Before I became an underspender I was a spendthrift. For most of my twenties I simply spent everything I earned. But even then I wasn’t extravagant; I didn’t even have a credit card (come to think of it, I’ve never had a credit card, apart from a temporary one for an overseas trip; I now have a debit card). Nor was I particularly into shopping, or good at it. I just never saved anything because I didn’t realise I could.

When I started stingeing, I overdid it. It was a correction that went too far. I couldn’t tell the difference between necessary and unnecessary spending. For example, for about four years I went without a car; yet during that time I wouldn’t spend money on taxis to get home from a party, even though I was saving hundreds of dollars a year in car expenses.

I wrote my book, The Inspired Shopper, as an attempt to work out how to spend money wisely and how to buy the things I really needed.

The book has helped me to do those things, and most of things I buy these days are right for me. I imagine it would also be of use to reformed overspenders who want to spend in moderation.

But it doesn’t entirely take away the anxiety about spending. It just means that most of the time I don’t have to act on it (or fail to act because of it). Fear of spending money runs deep. It’s a basic distrust in the process of life. Giving money away to get something in return requires a degree of trust – that the object is not faulty, that it will work for a reasonable amount of time, that you’re not just throwing money away.

Usually I think I’ve worked through this. And then one bad buy and bang! I’m back to underspending hell again.

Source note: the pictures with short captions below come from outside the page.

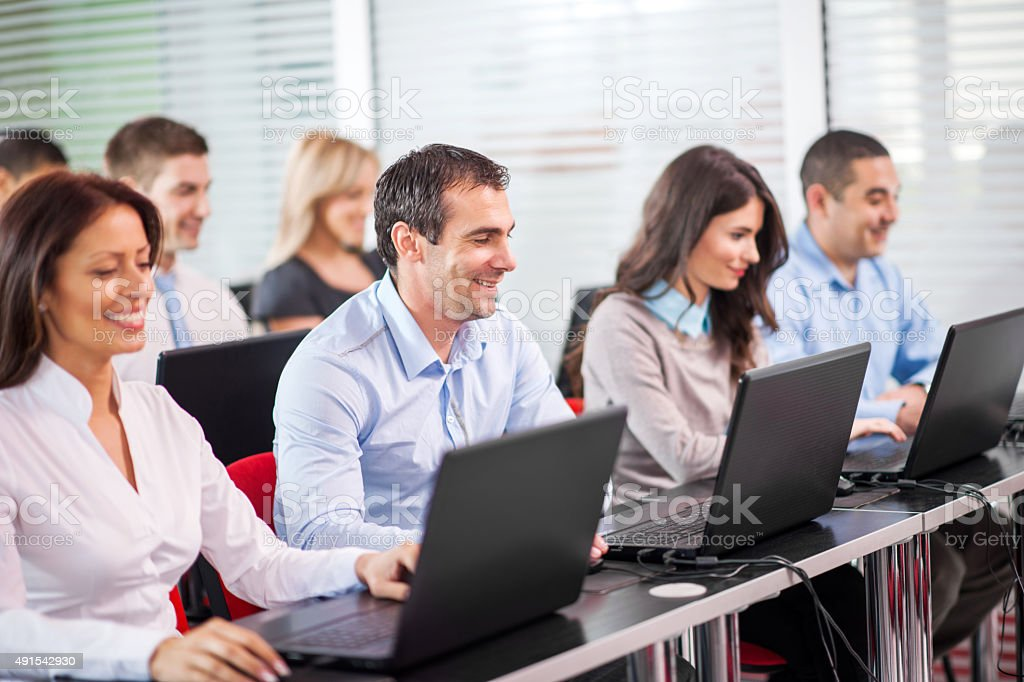 Large group of business people at computer seminar. stock photo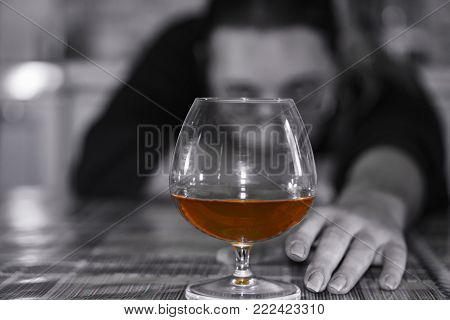 No focus. Female alcoholism. The hand reaches for a glass of cognac.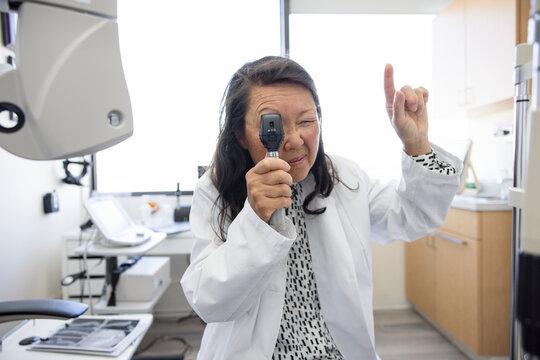 POV female optometrist using ophthalmoscope in eye exam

The lure of underspending 

The extreme end of the frugal movement is compacting. Compacters commit to buying no new non-perishable goods, apart from necessities such as underwear and health and safety items, for a year. They can buy secondhand goods, barter, and receive gifts. Compacting seems to be less popular now, but the Fashion Challenge has taken over where compacting left off.

In some ways the Fashion Challenge is more extreme than compacting. For a year you commit to not buying any clothes at all, including underwear, socks, material for making things, or secondhand goods. You can swap clothes with others but you can’t receive clothes or undies as gifts. When I’m in underspending mode, the Fashion Challenge actually sounds quite tempting. No difficult decisions to make!

It’s not that I don’t enjoy shopping these days. I love it. I just don’t love spending. They’re not the same thing.

Underspending is actually quite painful. It can lead to compulsive buying because you end up holding out too long for something you really need. You may hurriedly buy something without checking that it has all the features that you require because you’re so desperate to purchase a necessity.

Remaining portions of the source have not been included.